PROMPT =>
Start with the line containing "How would you sequence" and write out each line through the end of the listing, exactly as given.

DATA EXTRACT =>
* begin *
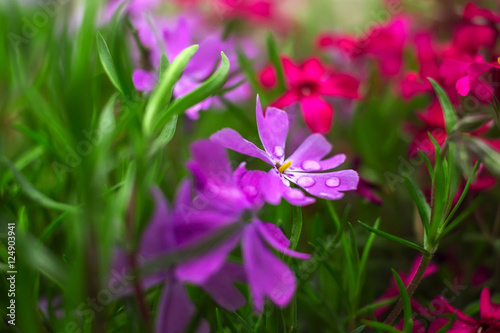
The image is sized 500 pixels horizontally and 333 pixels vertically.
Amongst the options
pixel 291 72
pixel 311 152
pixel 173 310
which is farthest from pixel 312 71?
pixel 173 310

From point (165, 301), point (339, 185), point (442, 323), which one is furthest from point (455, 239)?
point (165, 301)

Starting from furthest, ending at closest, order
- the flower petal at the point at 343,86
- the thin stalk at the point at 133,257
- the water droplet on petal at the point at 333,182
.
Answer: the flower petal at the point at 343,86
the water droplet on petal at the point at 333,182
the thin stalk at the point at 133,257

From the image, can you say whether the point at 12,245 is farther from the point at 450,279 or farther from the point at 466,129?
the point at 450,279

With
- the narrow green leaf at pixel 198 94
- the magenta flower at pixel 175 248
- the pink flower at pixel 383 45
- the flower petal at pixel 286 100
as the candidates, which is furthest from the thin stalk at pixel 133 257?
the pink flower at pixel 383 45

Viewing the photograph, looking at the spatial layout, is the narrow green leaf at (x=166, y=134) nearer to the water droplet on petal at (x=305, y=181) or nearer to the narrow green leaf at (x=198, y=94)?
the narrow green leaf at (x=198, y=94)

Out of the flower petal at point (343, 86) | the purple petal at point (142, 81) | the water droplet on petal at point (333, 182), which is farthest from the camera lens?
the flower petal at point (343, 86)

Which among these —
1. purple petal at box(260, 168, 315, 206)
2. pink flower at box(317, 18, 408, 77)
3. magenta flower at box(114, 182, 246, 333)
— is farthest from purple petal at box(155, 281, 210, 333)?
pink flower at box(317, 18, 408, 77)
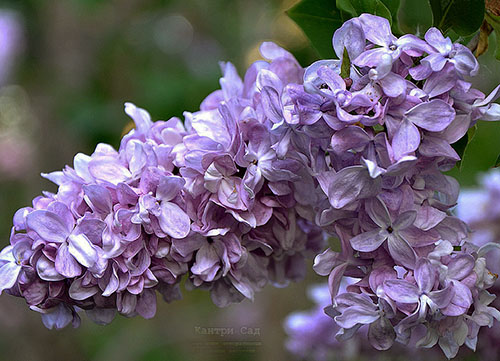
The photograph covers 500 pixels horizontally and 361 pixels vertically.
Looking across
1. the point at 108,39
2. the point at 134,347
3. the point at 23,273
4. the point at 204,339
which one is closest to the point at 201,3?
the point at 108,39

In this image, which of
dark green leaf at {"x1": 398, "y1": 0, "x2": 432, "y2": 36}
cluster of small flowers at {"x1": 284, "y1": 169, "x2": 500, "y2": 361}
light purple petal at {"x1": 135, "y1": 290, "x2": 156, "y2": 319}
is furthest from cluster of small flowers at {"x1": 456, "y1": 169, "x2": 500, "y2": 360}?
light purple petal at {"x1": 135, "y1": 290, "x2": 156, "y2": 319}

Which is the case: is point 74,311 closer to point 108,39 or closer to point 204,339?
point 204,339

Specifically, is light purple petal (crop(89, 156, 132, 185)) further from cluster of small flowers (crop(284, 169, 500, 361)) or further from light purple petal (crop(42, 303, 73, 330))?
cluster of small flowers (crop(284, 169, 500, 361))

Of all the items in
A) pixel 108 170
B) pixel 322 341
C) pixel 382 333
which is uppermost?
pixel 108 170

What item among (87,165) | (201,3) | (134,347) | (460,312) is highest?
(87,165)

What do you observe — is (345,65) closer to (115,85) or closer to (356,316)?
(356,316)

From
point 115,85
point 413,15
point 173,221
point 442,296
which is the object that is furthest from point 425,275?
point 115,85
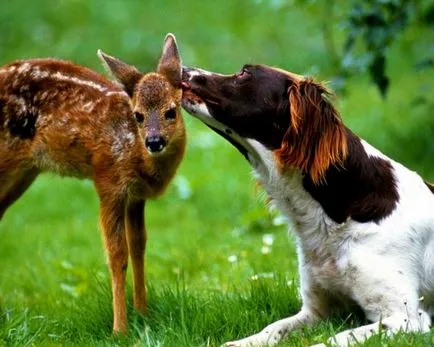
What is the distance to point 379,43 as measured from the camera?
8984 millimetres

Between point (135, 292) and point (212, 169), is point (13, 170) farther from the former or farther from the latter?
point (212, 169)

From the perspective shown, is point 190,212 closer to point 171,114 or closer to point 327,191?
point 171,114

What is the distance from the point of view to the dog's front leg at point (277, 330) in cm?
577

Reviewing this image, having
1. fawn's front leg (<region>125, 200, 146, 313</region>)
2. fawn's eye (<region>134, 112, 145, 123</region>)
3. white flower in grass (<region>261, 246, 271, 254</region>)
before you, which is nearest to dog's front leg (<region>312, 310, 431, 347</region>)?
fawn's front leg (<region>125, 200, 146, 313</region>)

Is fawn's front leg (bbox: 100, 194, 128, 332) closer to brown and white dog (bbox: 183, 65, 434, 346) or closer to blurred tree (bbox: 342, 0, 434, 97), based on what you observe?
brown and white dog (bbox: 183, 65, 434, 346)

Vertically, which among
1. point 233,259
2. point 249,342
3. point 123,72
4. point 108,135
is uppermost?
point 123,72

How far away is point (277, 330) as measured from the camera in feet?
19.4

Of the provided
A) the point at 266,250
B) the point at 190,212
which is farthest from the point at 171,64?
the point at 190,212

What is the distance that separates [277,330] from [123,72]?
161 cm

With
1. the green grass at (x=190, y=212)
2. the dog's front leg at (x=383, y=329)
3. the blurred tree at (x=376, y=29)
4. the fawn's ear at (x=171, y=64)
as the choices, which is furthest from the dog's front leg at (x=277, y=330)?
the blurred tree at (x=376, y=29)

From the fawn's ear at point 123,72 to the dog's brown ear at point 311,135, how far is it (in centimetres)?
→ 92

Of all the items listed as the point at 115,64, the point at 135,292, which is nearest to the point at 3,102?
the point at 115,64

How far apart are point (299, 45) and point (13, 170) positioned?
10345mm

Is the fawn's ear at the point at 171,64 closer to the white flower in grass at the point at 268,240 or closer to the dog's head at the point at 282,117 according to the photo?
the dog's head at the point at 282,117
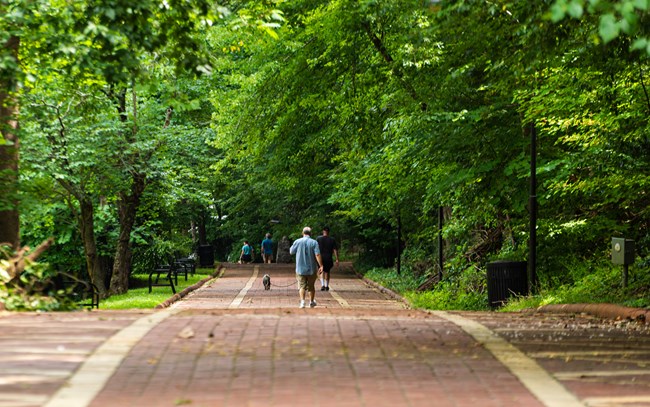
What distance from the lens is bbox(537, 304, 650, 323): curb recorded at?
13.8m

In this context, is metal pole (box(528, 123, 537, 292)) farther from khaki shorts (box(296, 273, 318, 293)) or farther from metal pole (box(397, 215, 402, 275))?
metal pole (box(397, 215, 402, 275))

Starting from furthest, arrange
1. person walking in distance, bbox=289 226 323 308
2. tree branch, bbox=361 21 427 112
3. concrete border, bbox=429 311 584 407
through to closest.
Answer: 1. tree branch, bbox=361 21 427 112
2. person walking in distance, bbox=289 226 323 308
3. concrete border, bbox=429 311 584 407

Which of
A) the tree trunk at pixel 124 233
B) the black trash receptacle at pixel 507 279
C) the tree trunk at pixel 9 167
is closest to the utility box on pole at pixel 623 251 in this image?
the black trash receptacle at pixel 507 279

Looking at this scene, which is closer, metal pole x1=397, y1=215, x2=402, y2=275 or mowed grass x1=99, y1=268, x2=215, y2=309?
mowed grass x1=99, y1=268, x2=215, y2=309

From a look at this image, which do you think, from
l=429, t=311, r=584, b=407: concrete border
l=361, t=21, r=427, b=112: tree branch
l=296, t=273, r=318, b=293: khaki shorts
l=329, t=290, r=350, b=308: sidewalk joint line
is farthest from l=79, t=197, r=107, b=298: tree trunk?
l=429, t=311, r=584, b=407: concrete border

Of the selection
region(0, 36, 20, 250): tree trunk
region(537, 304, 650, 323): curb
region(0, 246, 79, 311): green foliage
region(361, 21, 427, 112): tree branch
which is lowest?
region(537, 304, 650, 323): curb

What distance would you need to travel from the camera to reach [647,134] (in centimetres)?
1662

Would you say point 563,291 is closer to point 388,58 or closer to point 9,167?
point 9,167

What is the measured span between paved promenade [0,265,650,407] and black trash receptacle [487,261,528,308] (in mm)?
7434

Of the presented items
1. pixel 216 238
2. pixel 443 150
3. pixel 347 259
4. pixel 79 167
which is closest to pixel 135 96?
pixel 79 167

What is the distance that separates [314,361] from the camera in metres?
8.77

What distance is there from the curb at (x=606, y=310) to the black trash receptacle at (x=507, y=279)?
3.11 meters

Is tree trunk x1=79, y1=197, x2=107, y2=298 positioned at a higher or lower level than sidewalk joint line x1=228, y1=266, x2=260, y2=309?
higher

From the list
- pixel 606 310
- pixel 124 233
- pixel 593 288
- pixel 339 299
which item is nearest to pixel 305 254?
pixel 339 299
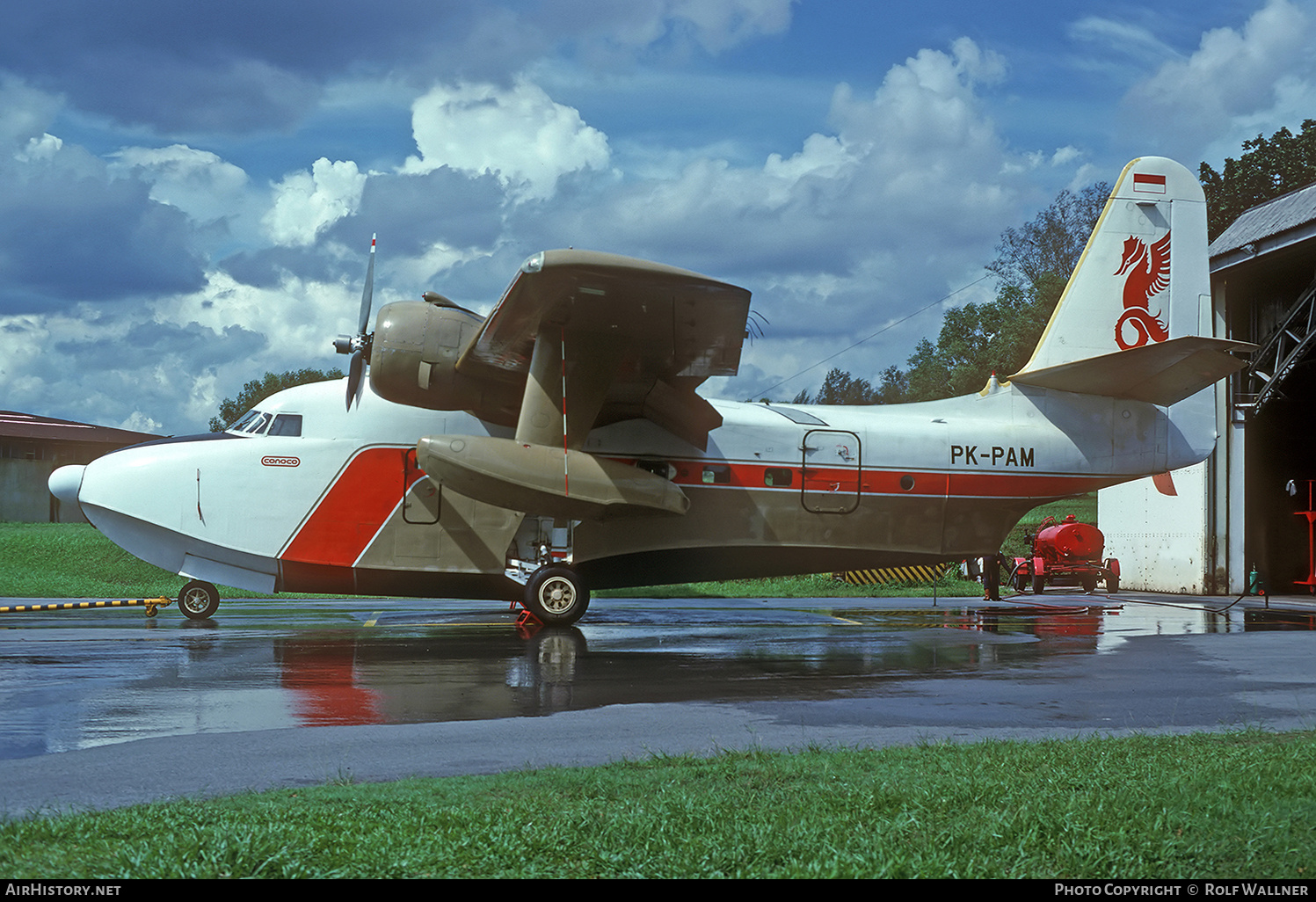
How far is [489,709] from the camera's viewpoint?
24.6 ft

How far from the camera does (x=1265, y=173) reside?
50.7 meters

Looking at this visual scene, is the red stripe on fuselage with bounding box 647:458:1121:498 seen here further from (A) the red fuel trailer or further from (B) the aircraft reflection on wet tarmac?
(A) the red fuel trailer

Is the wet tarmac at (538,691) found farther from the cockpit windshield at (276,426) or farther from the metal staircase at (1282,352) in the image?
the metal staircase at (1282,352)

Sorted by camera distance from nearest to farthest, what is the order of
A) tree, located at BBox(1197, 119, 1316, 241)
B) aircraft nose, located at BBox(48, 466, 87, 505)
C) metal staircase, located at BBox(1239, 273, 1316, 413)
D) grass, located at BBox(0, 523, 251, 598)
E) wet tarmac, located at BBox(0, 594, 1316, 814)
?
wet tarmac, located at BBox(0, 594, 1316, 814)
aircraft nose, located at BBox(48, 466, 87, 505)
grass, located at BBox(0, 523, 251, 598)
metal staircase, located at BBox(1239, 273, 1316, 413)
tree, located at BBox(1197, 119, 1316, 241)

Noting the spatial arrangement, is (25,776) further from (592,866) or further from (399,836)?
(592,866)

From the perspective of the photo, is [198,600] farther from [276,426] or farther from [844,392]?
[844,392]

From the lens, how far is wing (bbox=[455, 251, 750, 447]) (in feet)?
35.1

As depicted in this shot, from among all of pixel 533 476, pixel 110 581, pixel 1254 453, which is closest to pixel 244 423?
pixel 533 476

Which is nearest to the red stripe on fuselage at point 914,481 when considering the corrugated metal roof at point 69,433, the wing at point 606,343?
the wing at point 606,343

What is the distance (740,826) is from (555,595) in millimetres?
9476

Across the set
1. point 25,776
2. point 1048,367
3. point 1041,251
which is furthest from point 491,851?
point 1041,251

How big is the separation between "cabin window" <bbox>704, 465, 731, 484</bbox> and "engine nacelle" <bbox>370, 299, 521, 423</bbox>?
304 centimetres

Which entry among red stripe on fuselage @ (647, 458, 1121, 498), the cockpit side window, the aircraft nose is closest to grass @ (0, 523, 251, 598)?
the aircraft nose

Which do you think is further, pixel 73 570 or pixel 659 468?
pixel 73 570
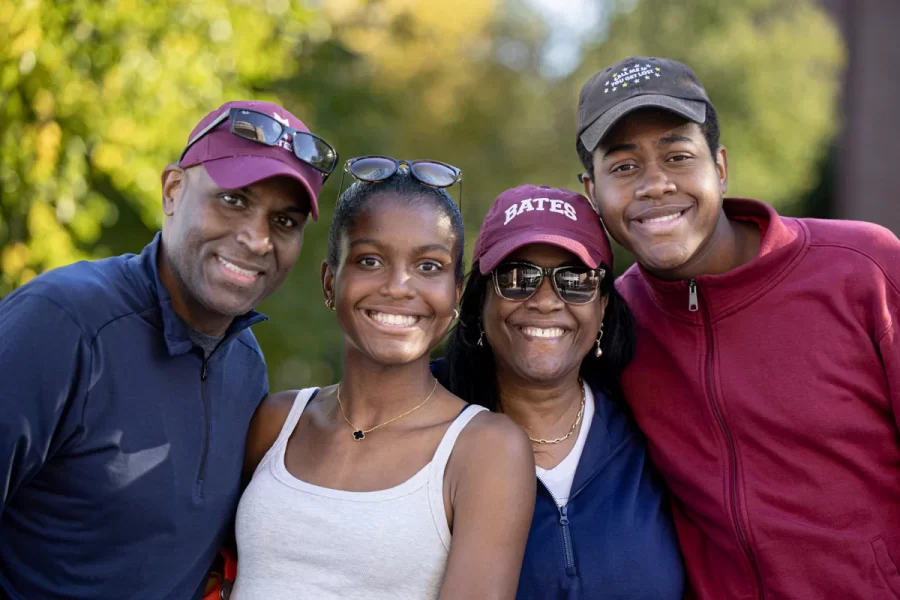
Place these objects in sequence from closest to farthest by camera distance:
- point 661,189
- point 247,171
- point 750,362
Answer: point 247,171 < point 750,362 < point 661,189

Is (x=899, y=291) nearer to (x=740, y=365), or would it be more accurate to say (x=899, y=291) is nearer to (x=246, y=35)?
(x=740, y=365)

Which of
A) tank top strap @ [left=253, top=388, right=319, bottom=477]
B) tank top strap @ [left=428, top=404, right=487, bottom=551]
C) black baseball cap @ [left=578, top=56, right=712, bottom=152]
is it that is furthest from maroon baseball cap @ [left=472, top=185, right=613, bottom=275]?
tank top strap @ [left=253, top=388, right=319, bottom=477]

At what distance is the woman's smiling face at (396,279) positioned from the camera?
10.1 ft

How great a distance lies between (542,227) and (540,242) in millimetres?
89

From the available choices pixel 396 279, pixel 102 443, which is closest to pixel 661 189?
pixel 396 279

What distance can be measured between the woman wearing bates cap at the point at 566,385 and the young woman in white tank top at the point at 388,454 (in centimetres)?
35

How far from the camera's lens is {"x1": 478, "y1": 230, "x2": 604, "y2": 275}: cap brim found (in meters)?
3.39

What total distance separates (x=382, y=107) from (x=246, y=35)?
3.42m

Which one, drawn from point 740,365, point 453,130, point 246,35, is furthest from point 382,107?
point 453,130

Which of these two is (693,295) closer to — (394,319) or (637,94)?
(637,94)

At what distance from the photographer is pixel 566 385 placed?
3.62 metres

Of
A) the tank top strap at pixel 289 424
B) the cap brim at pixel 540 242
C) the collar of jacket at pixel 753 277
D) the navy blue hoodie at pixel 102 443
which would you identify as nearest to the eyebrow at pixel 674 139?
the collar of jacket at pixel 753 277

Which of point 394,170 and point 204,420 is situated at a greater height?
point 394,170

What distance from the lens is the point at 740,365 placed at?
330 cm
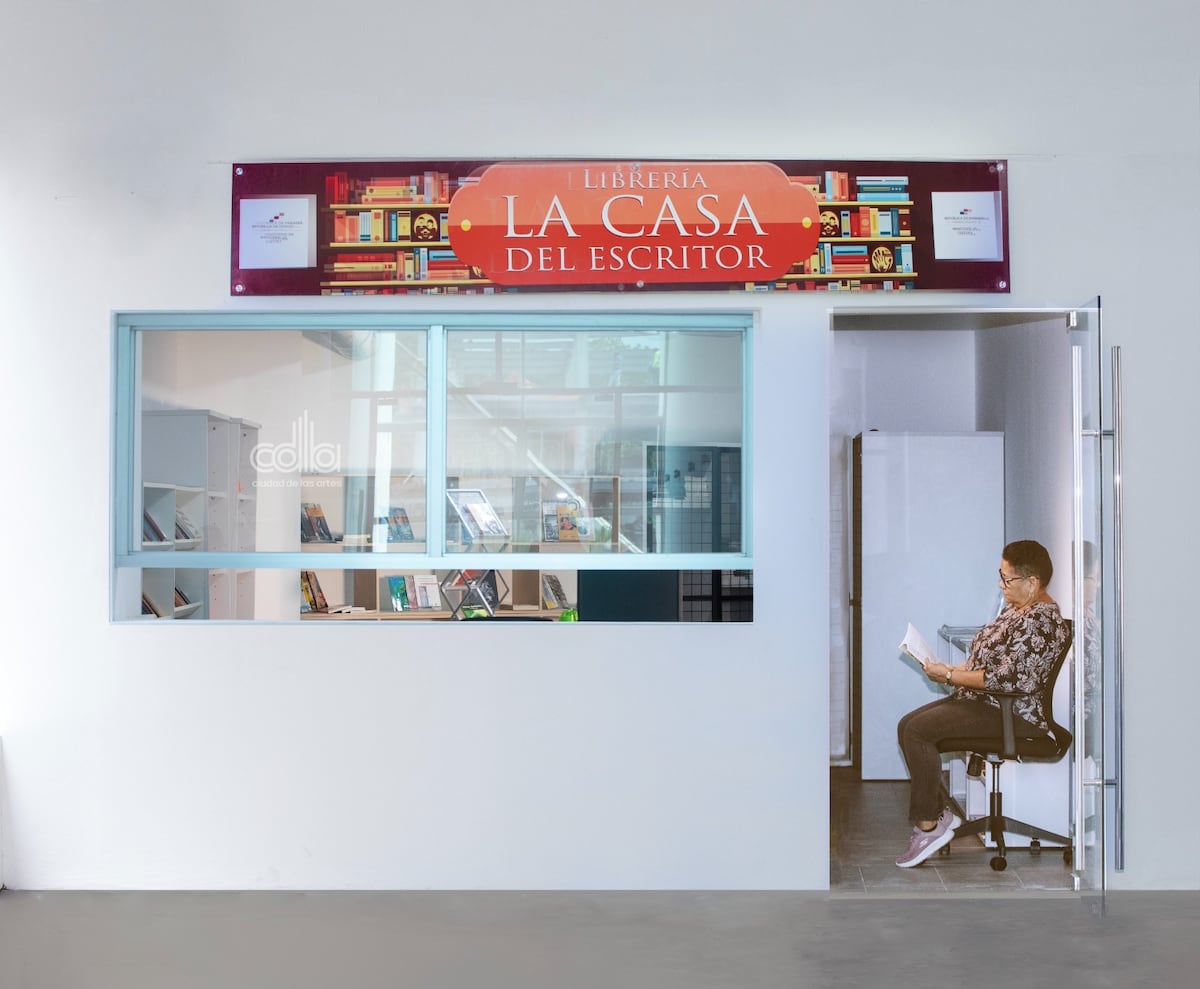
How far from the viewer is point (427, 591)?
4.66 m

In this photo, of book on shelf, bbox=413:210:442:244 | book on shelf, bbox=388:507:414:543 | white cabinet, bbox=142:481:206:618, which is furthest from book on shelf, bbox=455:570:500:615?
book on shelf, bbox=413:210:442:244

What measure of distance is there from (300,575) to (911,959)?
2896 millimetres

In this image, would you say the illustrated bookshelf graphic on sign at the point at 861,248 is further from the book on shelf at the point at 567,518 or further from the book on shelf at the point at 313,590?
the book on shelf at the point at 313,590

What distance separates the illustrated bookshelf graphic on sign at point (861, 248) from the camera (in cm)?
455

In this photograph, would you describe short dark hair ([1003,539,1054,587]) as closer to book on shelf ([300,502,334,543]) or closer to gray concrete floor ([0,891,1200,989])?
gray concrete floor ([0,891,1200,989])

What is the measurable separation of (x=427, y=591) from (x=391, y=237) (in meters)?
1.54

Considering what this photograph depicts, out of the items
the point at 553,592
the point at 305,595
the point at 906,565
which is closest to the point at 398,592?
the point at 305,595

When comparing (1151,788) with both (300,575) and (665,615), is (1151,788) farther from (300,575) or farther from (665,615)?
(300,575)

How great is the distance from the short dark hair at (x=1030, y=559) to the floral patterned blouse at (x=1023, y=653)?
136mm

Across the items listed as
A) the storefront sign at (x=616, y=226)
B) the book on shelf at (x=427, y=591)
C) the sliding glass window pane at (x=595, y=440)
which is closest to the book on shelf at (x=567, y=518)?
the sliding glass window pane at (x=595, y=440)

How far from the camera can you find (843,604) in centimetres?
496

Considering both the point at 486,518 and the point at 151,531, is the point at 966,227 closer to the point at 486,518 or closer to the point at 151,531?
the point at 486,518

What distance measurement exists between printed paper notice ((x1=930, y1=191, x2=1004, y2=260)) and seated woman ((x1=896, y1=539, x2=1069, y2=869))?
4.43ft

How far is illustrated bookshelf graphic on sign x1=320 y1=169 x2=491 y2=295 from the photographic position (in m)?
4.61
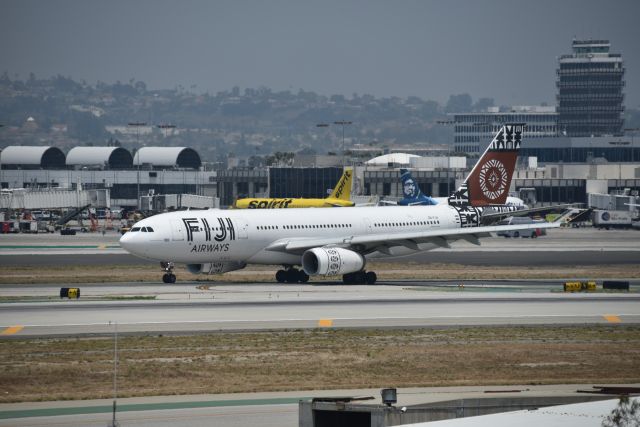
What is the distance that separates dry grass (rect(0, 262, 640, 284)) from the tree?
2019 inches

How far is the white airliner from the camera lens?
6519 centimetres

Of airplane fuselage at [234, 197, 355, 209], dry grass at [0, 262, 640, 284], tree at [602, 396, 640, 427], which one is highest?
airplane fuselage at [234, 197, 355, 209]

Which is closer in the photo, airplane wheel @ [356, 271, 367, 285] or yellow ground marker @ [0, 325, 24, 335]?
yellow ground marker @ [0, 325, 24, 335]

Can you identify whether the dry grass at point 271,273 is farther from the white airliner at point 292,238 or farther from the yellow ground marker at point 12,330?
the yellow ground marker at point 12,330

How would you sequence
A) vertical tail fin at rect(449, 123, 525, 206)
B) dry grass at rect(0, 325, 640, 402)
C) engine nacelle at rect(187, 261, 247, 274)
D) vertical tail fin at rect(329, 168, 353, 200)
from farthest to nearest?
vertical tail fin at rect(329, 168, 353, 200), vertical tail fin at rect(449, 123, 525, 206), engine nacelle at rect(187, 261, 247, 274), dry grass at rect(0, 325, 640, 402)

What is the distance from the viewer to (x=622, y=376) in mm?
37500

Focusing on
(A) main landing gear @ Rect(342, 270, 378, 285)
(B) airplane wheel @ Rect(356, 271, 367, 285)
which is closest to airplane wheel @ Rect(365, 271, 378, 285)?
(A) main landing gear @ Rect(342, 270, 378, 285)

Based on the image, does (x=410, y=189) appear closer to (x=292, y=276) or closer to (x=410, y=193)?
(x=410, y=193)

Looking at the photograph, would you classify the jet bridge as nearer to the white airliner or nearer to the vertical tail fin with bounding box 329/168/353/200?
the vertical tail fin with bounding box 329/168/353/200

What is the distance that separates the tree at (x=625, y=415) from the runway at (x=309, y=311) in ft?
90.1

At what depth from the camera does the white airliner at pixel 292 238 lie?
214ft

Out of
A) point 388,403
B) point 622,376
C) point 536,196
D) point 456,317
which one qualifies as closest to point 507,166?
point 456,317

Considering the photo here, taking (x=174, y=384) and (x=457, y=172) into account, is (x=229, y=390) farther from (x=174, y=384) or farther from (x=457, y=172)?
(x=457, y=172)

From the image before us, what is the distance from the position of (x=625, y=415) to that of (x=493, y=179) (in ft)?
* end *
RESULT =>
How would you sequence
A) vertical tail fin at rect(449, 123, 525, 206)
B) dry grass at rect(0, 325, 640, 402)
C) engine nacelle at rect(187, 261, 247, 274)
D) vertical tail fin at rect(329, 168, 353, 200)
from farthest to nearest?
vertical tail fin at rect(329, 168, 353, 200), vertical tail fin at rect(449, 123, 525, 206), engine nacelle at rect(187, 261, 247, 274), dry grass at rect(0, 325, 640, 402)

What is the distance from the viewer to (x=622, y=376) in mm?
37500

Focusing on
(A) main landing gear @ Rect(342, 270, 378, 285)
(B) airplane wheel @ Rect(356, 271, 367, 285)
which is closest to airplane wheel @ Rect(365, 271, 378, 285)?
(A) main landing gear @ Rect(342, 270, 378, 285)

Based on the image, does (x=410, y=189) appear closer to (x=292, y=276) or closer to (x=410, y=193)?
(x=410, y=193)

Looking at the photograph, would you classify the jet bridge as nearer to the white airliner or nearer to the vertical tail fin with bounding box 329/168/353/200?
the vertical tail fin with bounding box 329/168/353/200

What is the distance that separates the tree at (x=625, y=415) from the runway at (x=309, y=311) in ft?
90.1

At what depth from the camera does the white airliner at pixel 292 238 lie?
214ft

Out of
A) point 388,403
B) point 622,376
C) point 536,196
D) point 456,317
which one qualifies as closest to point 507,166?
point 456,317

Considering the photo here, taking (x=174, y=384) and (x=457, y=172) into account, is (x=229, y=390) farther from (x=174, y=384) or farther from (x=457, y=172)?
(x=457, y=172)

From the image before us, what is the distance from the position of (x=625, y=415) to that of (x=493, y=179) (in ft)?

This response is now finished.